2 thoughts on “What this all means for me…

  1. Jeremy–

    I love your quote from Greg P. who we hear much more from as a character in Ten Years After. In the blog Pierotti kept from Oct. 2008 when he and other TTP members went back to Laramie, there is this entry from Leigh Fondakowski that struck me in relationship to your post:

    “A gay man who grew up in Wyoming and now lives in Laramie said to me yesterday, “Maybe it’s time we start talking about forgiveness — stop arguing over whether or not it was a hate crime or drug crime or some combination of both — but really talk about forgiveness.” ”

    This quote reminded me of the difficult work of Truth and Reconciliation commissions in places like South Africa or Rwanda, where so many people participated in horrific crimes against their neighbors. I believe there is a specific rational for using “reconciliation” vs. “forgiveness” because reconciliation requires a behavioral relationship between parties that continues beyond any one moment of forgiveness. There is a moving forward together, if not in harmonious union, then certainly in a spirit of mutual respectful action but this is only really possible if there is justice served for injury and trust (re)established between parties. Tall orders indeed.

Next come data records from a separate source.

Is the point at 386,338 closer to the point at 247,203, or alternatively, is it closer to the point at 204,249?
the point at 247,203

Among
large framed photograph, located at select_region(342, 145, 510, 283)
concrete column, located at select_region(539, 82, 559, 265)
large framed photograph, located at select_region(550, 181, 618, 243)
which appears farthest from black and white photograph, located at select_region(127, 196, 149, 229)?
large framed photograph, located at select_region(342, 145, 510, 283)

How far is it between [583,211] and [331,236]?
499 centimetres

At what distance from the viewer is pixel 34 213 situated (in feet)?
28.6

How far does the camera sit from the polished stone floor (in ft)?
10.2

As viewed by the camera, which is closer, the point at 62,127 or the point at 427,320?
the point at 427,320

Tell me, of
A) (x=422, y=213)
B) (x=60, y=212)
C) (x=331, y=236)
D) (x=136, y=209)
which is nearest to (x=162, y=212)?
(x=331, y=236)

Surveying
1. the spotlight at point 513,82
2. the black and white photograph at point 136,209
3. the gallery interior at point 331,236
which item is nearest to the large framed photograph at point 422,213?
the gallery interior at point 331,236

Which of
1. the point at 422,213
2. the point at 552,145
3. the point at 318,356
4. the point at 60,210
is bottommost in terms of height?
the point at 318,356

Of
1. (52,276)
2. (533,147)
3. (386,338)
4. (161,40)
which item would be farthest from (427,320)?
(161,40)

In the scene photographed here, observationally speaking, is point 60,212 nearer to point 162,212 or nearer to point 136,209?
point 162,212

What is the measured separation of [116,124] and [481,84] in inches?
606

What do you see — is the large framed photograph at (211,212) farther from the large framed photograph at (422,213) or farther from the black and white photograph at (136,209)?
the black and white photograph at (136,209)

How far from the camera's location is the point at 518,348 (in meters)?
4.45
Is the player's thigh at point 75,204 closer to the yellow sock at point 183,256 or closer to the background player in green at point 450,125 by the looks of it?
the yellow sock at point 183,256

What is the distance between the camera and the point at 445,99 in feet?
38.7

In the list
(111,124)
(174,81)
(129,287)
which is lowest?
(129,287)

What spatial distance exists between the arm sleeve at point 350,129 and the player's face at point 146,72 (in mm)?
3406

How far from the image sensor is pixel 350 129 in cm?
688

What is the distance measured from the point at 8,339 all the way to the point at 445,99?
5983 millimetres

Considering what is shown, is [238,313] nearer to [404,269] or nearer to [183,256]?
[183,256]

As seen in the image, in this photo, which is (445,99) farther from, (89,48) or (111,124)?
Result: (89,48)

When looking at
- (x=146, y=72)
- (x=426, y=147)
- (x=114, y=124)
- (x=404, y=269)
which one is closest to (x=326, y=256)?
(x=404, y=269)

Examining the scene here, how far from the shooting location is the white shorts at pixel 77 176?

    Certainly members of TTP who returned to Laramie for the Ten Years Later project, found a strong push to forget what happened, to be allowed to move on, stop talking about it. So how do you find a balance between reconciliation in a way that doesn’t allow what Jeffrey Lockwood calls (in Ten Years Later) “collective forgetting” and letting the events of that October night rule a communities entire existence, further entrenching bigotry and hate?

    You mention the need to think of individuals like Aaron McKinney in this story as well. That reminded me of this exchange between Greg P. and Michel Martin during an episode of NPR’s “Tell Me More”:

    “MARTIN: And I wanted to ask you what that was like. I mean, there are some people who’d say, why do you want to talk to him [Aaron McKinney]? You’re sitting across from a man who beat somebody to death with his bare hands and why? What was that like? And what do you think you walked away from that encounter?

    Mr. PIEROTTI: I certainly walked away from it with a clearer picture of my own sort of naivete about, I don’t know, the nature of humanity. I mean, I’m a Buddhist and I believe the core of my faith is that all people have human dignity.

    But sitting across from Aaron and having the conversations that I did really kind of made me see that my notion of, you know, everyone having human dignity is a little bit simplistic, you know. It was very difficult at times to reach a connection with Aaron of any kind or to engage that quality in him. But at the same time, you know, I was able to connect with him as a person.

    And as you say, I sought him out, you know, I made the request to speak to him. So, I do feel a certain ethical responsibility to clearly represent that he has, you know, more to him than just this monstrous crime that he committed. You know, there’s what he did and there’s how people feel deeply wounded. The gay community feels deeply wounded by the act. And there’s my sense of responsibility to him as a person. So, I guess I’m just getting that life runs deeper and more complex than I ever imagined it.”

    “Life runs deeper and more complex than I ever imagined it.” A simple statement that says *so* much.